When I was in ninth grade, my friends and I went to a sex shop in Chelsea. It was the first time I had ever been inside a sex shop, and I remember being overcome with awe and terror and dread as we headed toward the vibrator section. I expected them to be enormous and unwieldy and badass, with barbed edges and flames painted on the sides like a 1950s drag race villain’s car. I was surprised to find that, with their sleek, brightly colored packaging and cuddly animal names (Pearl Panther, Snow Leopard, Blue Dolphin, etc.), they looked more like Fisher-Price stacking toys, like something you’d purchase for a friend’s baby shower. After a few minutes, I started to think of them less as masturbation aids and more like adorable accessories, like Hello Kitty backpacks or one of those rubber bracelets I used to buy from Hot Topic. They looked cute and fun, and there was nothing dangerous or threatening or even particularly sexual about them.

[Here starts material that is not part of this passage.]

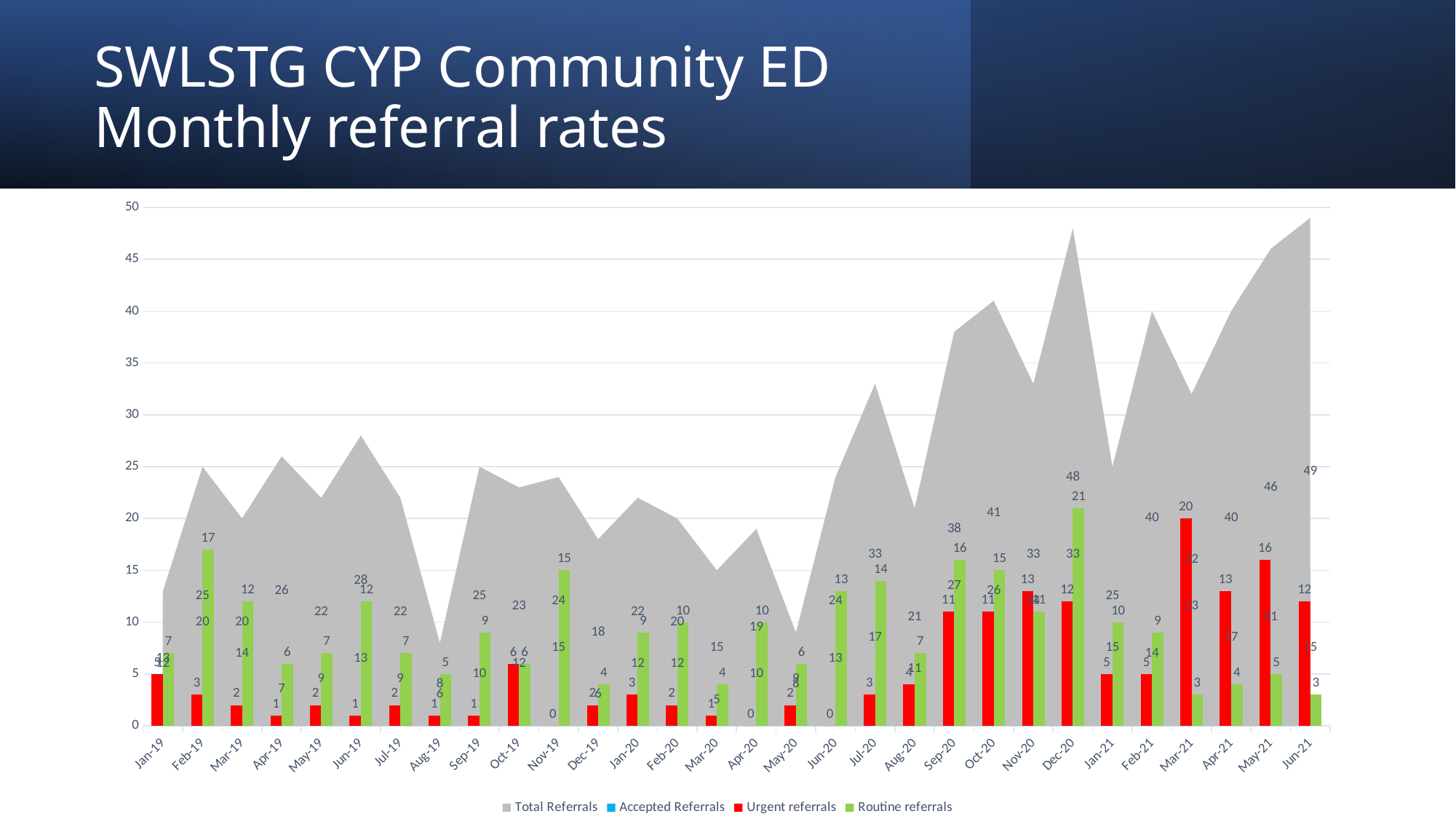
Do the Total Referrals values rise or fall from Mar-21 to Jun-21? rise What is the value of Total Referrals for Jun-21? 49 In Feb-19, which is larger: Urgent referrals or Routine referrals? Routine referrals What is the value of Routine referrals for Feb-19? 17 How many series does the legend list? 4 What is the value of Urgent referrals for Nov-19? 0 Is the Total Referrals value for Sep-20 greater or less than 35? greater How many months are shown on the x axis? 30 Which month has the highest Urgent referrals value? Mar-21 Which month has the highest Routine referrals value? Dec-20 What is the difference between Routine referrals and Urgent referrals in Dec-20? 9 What is the value of Urgent referrals for Mar-21? 20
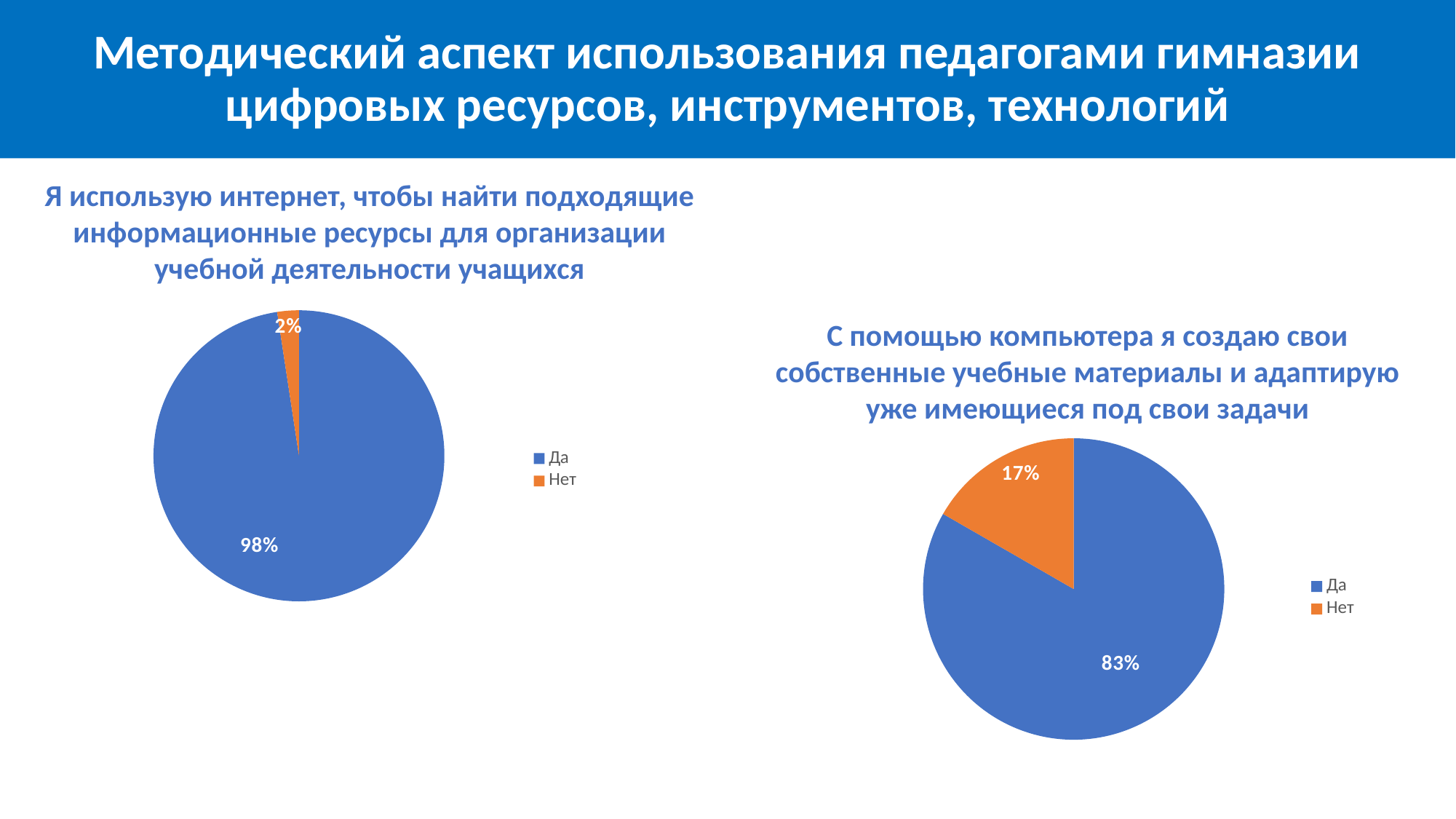
What type of chart is used on the left side of the slide? Pie chart In the right pie chart, what colour is the "Нет" slice? Orange In the right pie chart, what is the difference between the "Да" and "Нет" shares? 66% In the left pie chart, what share of respondents answered "Нет"? 2% In the right pie chart, which answer has the smallest slice? Нет In the right pie chart, what share of respondents answered "Нет"? 17% In the left pie chart, what share of respondents answered "Да"? 98% In the left pie chart, which answer has the largest slice? Да Which chart has the larger "Нет" share, the left one or the right one? The right one In the right pie chart, what share of respondents answered "Да"? 83% How many entries does the legend of the left pie chart list? 2 How many slices does the right pie chart have? 2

If her masturbation instruction app Happy Playtime [mildly NSFW] is any indication, designer Tina Gong is trying to capture the same cutesy spirit. Taking a cue from the Jackrabbit and Snow Leopard manufacturers, Gong has created a program that is designed to make the concept of self-stimulation as cuddly, and non-threatening as humanly possible. In the app, a cherubic cartoon vulva named “Happy” shows users how to properly bring themselves to orgasm. A screenshot for the app shows Happy pointing out where the clitoris is, using bright pink arrows to indicate that users should stroke in a clockwise motion (as opposed to counterclockwise, or diagonally, or in any other cardinal direction).
If one were pressed to describe the app in one word, the word would definitely be “quirky.” Which is not to say that Gong’s intentions for the app aren’t admirable. In the site’s mission statement, Gong says the app is intended to eliminate cultural stigma “by talking openly and lightheartedly about female masturbation.” According to an infographic on the app’s website, this stigma is still widely prevalent: 46.6 percent of women say they masturbate less than once a month.
While it’s certainly plausible that a few users could stumble across Gong’s app and be inspired to engage in a little self-love, I’m inclined to say that most won’t be. For one thing, the cherubic mascot and peaches-and-cream color scheme make the app seem more like it’s targeting giggly adolescents than trying to educate mature adult women. Although the design is intended to be tongue-in-cheek, it comes off as condescending to its users, most of whom, even if they’re novices in the art of masturbation, probably know enough about their own equipment so as not to require an instruction manual. To paraphrase Miranda Hobbes from Sex and the City, it’s a clitoris, not a disassembled sofa from IKEA.
What’s most upsetting about the app, however, is not its weirdly condescending tone nor the creepiness of its mascot, which, with its little clitoral nub head, chubby bow legs, and vulvar opening, looks less like an adorable cartoon vagina than a fetus who’s been given a Caesarean in utero. It’s that it’s predicated on the notion that women will only be interested in self-gratification if it’s presented in a cute and cuddly and quirky light, rather than as a healthy part of everyday life. For years, marketers have operated under the assumption that women don’t particularly like sex, unless it’s sold to us through a specifically female lens (hence, the proliferation of pink, sparkly sex toys, or the hype over Oprah-endorsed “mommy porn”); it needs to look cute and fun and safe and unthreatening and maybe not even particularly sexual.
Of course, for men and women alike, sex is not quirky and unthreatening; it’s messy and unwieldy and mysterious and exciting and weird and revelatory and really, really fun. It’s not the sleek and pretty Pearl Panther; it’s the 1950s drag racing car, with barbed wire and flames on the side. It would have been great if Gong had kept that in mind when designing her female masturbation instruction app, but it would have been even greater if we, as a culture, had no need for a female masturbation instruction app at all.